====== PASSAGE TO READ

Here we had (top to bottom in the photos below) a big green Berliet, a red KRIT, a trim yellow Oakland Romano, a Luxor , a La Zebre (no, I've never heard of these last four marques either!)…  and a De Dion…but not one like the usual London-Brighton type. Not at all!

 

They rumbled up the hill with varying degrees of drama, some flung around like rally cars, others a little more sedately, but all wonderfully eccentric in their own way. Not that Curtiss provided the only aero engines in the entry - far from it. There were three cars with DeHavilland motors (two GNs and a Delage)

 And a Pic-Pic with a Sturtevant V8 under the hood …

The combining of unlikely engines and chassis is very much a VSCC ‘thing’ and among the rather smaller engines machinery were gloriously mad creations like the Weleseley Special which featured the front of two BSA three-wheeler, which originally being a front wheel drive design meant two engines with the driver in between with all round independent suspension and four-wheel drive! The chassis in the middle was part Dexion and part Forth Bridge in style. As yet it's in the early stages of development so didn't set any records but it certainly rained many eyebrows. Ten out of Ten for original thinking, that man!

 There were also a mass of GN and Austin 7 based special with assorted JAP or Aerial engines in evidence. Paul Martin's Austin 7-J.A.P (below)being about the smartest one I have ever seen. Specials of this nature do not generally rate highly on presentation!

It wouldn't be Prescott without a few Bugattis, although perhaps a few less than in years gone by.  Strangely we have seen rather more examples appearing together at rather less high-profile events here in the past, but then you can't fit in everything I guess.

============

[EXERCISE DIRECTIONS]:
Answer these questions from the passage on the Prescott cars:
(a) How many cars had DeHavilland motors, and which were they?
(b) What engine did the Pic-Pic have under the hood?
(c) Whose Austin 7-J.A.P. is described as the smartest of its kind the writer has ever seen?

====== STORED DATA

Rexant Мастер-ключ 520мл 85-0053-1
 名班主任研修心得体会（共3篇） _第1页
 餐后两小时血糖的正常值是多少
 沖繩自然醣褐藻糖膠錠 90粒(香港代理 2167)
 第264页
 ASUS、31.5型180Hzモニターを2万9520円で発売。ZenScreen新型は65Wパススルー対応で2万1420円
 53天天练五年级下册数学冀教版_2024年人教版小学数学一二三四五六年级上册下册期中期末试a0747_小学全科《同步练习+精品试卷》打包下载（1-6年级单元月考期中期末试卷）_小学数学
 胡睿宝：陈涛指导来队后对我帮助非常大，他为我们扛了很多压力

============

[EXERCISE RESULT]:
(a) Three: two GNs and a Delage.
(b) A Sturtevant V8.
(c) Paul Martin's.